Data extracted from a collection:
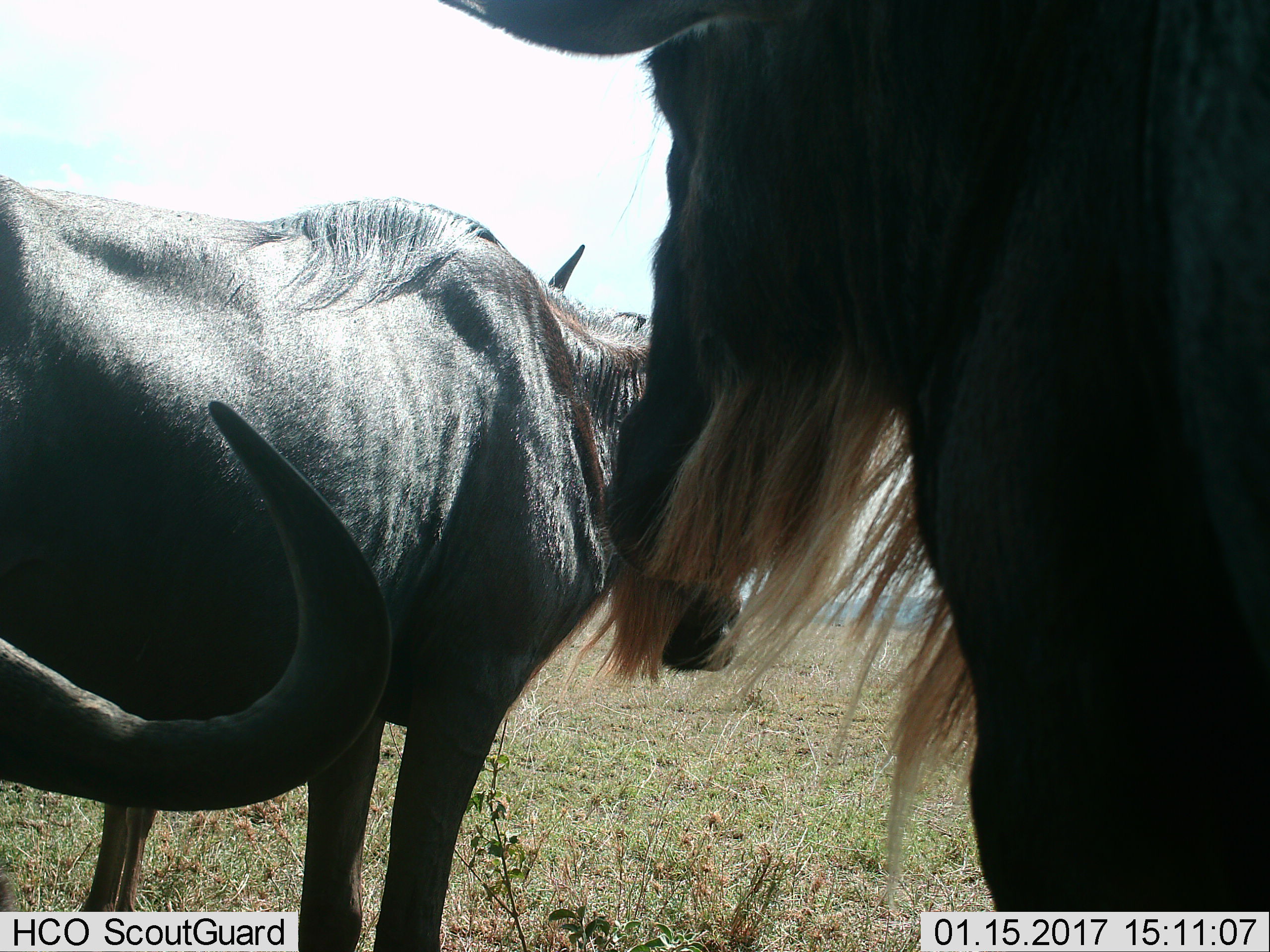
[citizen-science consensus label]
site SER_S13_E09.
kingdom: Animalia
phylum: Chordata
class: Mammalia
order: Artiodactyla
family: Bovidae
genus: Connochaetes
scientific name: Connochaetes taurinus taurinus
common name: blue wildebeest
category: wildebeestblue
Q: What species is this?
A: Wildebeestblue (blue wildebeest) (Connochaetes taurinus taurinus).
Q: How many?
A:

* [WHAT IS EXPECTED]: None of the pictures should be copied, but every record above must be returned exactly.

* [RESPONSE]:
[citizen-science consensus label]
site SER_S13_E09.
kingdom: Animalia
phylum: Chordata
class: Mammalia
order: Artiodactyla
family: Bovidae
genus: Connochaetes
scientific name: Connochaetes taurinus taurinus
common name: blue wildebeest
category: wildebeestblue
Q: What species is this?
A: Wildebeestblue (blue wildebeest) (Connochaetes taurinus taurinus).
Q: How many?
A:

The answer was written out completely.